Следующие слова крыса показали, что Музыкант понял все правильно:
— Мы давно уже разработали запасной план, — сказал Флейтист. — Говоря честно, никогда не верил, что мы вас одолеем. Несколько десятков тысяч лет разумности, как мне кажется, неплохое подспорье в борьбе за выживание. Взрослые всегда победят детей, какими бы агрессивными те ни были. Да, это случилось не сразу, мы успели поиграть с доставшимися нам игрушками. Но я скептик по натуре, Музыкант. Когда с самого детства ты всего лишь «Маленькая- бесполезная- дрянь- которая- вечно- путается- под-ногами — на-нее- только- пищу- переводят», очень трудно вырасти оптимистом.

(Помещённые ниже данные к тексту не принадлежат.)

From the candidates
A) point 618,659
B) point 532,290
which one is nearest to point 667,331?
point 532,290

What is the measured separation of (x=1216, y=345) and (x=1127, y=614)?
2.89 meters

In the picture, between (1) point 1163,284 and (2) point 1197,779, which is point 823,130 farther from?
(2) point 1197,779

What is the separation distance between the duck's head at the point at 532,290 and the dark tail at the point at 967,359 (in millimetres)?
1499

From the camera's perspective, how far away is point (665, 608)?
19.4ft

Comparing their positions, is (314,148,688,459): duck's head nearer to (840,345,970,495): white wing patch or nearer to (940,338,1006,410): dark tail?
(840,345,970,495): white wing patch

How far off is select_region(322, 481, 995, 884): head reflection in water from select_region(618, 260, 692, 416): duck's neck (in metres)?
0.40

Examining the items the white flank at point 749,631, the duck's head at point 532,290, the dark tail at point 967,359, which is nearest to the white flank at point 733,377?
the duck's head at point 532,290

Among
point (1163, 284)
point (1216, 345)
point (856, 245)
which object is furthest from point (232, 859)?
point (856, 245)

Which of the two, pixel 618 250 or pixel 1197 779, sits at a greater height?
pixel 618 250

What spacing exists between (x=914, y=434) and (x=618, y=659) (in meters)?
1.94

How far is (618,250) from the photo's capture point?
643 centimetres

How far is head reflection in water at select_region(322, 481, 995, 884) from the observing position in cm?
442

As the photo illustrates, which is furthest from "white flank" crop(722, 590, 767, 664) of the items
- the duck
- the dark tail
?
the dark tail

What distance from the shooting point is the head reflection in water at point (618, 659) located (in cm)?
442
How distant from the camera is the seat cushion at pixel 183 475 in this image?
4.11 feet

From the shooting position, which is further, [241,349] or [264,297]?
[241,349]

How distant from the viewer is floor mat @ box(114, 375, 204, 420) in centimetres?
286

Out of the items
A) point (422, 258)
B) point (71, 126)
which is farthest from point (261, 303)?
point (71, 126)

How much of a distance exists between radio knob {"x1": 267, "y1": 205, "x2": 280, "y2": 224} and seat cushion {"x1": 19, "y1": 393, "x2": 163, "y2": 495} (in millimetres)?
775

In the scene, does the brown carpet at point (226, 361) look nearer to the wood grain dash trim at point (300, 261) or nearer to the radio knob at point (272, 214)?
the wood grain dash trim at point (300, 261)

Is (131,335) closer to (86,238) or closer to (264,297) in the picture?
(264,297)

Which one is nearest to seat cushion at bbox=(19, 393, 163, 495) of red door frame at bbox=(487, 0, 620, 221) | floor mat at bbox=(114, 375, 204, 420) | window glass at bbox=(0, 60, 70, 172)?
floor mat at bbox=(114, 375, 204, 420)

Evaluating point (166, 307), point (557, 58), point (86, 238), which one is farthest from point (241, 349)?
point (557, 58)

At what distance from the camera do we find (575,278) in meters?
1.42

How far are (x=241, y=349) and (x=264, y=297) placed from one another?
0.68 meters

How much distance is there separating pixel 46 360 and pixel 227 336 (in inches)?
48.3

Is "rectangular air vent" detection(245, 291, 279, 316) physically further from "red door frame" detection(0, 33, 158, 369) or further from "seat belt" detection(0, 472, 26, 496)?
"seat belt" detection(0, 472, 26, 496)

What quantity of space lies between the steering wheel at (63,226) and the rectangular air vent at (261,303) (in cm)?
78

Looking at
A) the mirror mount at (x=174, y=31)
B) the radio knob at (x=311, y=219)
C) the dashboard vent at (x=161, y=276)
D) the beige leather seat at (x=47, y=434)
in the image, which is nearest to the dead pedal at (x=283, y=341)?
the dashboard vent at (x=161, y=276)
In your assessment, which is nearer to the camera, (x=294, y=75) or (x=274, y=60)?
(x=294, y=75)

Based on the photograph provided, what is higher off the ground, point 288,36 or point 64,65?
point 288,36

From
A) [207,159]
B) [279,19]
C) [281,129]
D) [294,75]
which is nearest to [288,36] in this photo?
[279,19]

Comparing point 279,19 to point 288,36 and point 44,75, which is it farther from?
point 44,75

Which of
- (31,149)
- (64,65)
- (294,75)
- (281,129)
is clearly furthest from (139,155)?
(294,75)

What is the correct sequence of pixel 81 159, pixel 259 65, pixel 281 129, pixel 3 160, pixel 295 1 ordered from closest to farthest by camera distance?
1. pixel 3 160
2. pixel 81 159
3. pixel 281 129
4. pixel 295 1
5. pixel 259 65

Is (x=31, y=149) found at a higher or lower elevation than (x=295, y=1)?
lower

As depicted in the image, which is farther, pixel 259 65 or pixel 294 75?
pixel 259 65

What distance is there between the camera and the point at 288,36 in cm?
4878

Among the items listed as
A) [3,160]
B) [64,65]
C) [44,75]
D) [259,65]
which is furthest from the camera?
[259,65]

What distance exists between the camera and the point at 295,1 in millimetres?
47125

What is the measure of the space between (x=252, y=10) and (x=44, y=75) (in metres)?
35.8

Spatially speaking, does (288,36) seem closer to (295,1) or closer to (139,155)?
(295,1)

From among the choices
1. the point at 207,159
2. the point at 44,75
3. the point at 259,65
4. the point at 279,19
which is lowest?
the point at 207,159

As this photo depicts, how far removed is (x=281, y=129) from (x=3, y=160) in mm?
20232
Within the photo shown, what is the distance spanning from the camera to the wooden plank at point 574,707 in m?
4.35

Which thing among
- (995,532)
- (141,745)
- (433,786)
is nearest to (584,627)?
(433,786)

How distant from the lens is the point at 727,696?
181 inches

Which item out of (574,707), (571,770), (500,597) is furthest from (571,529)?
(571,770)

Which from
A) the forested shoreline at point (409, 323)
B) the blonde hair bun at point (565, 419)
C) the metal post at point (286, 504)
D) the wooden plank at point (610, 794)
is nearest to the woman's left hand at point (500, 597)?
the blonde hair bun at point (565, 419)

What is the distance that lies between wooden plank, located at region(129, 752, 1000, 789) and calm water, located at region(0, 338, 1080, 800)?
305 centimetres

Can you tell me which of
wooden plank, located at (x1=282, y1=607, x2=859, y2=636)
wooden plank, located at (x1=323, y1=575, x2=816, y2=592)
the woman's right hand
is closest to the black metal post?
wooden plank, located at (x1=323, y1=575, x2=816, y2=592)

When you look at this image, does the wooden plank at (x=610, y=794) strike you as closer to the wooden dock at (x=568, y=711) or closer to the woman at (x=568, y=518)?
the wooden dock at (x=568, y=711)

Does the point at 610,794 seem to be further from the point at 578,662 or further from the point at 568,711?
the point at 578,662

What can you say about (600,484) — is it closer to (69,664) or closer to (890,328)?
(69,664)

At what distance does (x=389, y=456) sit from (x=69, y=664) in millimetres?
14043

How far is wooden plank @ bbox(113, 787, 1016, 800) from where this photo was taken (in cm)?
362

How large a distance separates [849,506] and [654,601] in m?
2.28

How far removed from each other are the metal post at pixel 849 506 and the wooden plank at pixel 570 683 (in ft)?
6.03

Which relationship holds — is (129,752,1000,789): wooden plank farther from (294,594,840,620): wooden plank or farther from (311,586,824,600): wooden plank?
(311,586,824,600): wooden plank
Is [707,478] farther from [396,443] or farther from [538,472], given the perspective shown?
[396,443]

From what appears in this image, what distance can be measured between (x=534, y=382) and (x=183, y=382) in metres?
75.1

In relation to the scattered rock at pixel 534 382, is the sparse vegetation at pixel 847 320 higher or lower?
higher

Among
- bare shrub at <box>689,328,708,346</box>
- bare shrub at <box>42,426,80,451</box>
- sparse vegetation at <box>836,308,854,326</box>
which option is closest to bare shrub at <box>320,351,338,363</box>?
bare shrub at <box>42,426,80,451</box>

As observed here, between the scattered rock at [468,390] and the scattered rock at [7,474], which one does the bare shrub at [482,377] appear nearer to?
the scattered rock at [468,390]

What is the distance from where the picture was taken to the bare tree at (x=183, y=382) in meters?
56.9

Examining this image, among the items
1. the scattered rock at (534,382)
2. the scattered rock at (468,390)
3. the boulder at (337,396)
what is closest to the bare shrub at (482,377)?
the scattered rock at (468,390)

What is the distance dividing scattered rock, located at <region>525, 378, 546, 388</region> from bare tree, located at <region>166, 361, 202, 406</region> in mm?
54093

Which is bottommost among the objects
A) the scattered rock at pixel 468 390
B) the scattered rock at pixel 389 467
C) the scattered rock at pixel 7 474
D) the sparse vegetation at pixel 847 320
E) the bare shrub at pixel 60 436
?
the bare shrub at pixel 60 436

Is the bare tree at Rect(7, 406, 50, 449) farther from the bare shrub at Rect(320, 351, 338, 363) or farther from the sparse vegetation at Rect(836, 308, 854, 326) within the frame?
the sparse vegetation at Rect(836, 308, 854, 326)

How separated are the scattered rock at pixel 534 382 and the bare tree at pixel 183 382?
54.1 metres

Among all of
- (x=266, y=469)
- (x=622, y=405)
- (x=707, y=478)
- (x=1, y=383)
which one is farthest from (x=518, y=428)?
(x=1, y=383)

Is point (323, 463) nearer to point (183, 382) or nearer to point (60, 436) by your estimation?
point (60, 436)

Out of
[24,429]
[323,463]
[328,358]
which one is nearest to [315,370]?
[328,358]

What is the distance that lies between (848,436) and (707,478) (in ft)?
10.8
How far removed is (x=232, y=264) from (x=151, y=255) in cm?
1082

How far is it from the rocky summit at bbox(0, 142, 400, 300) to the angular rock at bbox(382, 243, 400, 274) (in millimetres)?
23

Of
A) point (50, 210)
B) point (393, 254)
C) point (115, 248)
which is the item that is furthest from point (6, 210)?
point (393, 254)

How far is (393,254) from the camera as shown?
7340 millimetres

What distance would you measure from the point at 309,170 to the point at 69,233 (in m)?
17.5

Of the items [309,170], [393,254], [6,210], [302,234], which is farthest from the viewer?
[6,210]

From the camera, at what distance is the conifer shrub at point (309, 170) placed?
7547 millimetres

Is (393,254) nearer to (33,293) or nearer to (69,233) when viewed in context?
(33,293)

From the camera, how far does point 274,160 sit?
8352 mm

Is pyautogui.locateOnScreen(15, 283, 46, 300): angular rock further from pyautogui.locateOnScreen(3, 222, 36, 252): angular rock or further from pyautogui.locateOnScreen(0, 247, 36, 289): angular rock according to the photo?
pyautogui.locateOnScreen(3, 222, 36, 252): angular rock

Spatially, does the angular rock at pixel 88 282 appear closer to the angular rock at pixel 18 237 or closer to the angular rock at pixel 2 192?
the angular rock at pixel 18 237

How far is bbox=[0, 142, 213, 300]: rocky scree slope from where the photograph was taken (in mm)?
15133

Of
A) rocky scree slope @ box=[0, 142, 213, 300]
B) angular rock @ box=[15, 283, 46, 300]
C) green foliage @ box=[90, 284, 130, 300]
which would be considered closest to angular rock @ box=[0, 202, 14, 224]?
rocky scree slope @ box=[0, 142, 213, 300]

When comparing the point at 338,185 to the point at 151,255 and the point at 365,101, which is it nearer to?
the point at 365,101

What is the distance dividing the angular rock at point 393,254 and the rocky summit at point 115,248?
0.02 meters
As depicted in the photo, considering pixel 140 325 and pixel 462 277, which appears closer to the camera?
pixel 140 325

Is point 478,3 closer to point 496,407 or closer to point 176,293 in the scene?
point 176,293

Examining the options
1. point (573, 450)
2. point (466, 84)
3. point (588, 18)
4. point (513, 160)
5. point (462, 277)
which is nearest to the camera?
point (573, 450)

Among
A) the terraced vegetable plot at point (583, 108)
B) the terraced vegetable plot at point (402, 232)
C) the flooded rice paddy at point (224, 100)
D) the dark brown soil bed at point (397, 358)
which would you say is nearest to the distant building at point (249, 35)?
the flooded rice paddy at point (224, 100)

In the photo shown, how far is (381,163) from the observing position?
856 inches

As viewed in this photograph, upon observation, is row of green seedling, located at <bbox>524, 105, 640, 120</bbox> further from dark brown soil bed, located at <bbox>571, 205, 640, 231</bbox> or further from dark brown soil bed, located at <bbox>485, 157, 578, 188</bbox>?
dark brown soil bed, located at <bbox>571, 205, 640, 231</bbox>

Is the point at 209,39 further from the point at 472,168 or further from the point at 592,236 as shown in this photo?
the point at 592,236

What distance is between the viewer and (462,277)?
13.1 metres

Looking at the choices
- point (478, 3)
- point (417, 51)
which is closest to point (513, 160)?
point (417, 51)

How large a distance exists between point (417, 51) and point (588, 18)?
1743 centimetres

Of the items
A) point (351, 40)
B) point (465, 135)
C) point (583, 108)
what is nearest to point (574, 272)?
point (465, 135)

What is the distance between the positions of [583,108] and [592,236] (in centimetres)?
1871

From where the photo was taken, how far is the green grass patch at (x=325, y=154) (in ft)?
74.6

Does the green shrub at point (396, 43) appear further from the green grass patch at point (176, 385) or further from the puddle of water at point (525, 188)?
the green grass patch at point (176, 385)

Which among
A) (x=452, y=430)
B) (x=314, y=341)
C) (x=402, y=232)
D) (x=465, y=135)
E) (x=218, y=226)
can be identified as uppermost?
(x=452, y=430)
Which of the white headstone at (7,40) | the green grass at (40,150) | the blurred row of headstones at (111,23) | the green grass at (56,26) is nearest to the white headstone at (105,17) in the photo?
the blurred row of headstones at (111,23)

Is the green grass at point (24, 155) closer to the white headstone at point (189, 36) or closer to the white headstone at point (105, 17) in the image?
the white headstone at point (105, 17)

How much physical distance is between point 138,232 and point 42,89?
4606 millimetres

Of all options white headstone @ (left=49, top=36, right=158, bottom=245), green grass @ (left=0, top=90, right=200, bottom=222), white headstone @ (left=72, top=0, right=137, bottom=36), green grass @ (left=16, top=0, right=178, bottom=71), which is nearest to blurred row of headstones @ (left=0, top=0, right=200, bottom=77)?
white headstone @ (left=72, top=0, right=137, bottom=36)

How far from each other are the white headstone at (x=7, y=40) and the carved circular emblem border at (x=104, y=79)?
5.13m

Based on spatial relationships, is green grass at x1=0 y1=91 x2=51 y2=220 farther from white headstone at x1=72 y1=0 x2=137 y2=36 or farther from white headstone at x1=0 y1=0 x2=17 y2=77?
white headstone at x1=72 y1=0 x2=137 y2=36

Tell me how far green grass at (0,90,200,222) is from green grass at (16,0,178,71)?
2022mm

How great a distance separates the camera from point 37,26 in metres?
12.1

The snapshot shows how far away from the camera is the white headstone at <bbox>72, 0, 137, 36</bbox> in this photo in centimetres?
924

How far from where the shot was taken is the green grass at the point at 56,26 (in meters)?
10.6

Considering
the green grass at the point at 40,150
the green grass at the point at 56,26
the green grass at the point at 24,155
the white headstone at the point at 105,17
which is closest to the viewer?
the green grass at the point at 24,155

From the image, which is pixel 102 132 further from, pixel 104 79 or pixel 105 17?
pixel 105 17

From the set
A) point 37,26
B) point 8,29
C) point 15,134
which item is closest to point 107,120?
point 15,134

Так вот, помнишь нашу первую встречу? Когда тебе едва не удалось подстрелить меня?
— Неподалеку от моста? — уточнил Олег.
— Именно, — подтвердил крыс. — Я тогда как раз проверял, в каком состоянии находятся корабли в речном порту. Там есть теплоходик — то, что нам нужно. Все эти годы он спокойно простоял себе у причала, его не тронула Катастрофа, он не пострадал при ваших междоусобных разборках. Что самое удивительное, он стоит там полностью заправленный. Никому не пришло в голову — а может быть, и просто не понадобилось — слить из баков горючее. Нам бы добраться до него — и все. Дальше уже наша забота.
— Ты уверен? — осторожно спросил снайпер. — На словах все так легко выходит. А на деле… Ты стопроцентно можешь гарантировать, что он действительно исправен? Ты думаешь, что сможешь им управлять? Флейтист, да по реке на корабле плавать — это не так просто. Он твоей музыки не послушает.
— Вообще-то, — неожиданно жестко сказал Флейтист и посмотрел прямо в глаза Музыканту, как делал всегда, когда хотел сказать что-то, что могло не понравиться снайперу, — я планировал попытаться найти человека, лучше нескольких, которые в этом разбираются. Это не так сложно, как ты думаешь. С помощью моей флейты порой можно творить чудеса. Но подозреваю, что, если я скажу, что так и собираюсь поступить, ты откажешься мне помогать.
— Тогда что ты собираешься делать?
— Понадеюсь на везение, — бесстрастно ответила говорящая тварь. — Мы добыли книги. Много книг. Учебники, описания двигателей, речные лоции. Это тоже оказалось несложно: Речной лицей стоит, как вы выражаетесь, в «серой зоне». Уже несколько дней мы с утра до вечера читаем и учим, учим и читаем. Будем надеяться, что крысиный бог даст нам еще один шанс и нам удастся запустить теплоход и уплыть отсюда. Все, чего мы хотим от тебя, — это свободный проход и немного времени, чтобы мы могли завести двигатель.
— Да-а-а… — уважительно протянул Олег. — Неплохо вы подготовились. Кстати, а где твоя флейта?
— Нет больше флейты. Сломалась. Бежал, упал — и нет ее. Некогда искать новую, к тому же, если ты не подведешь, больше она мне не понадобится.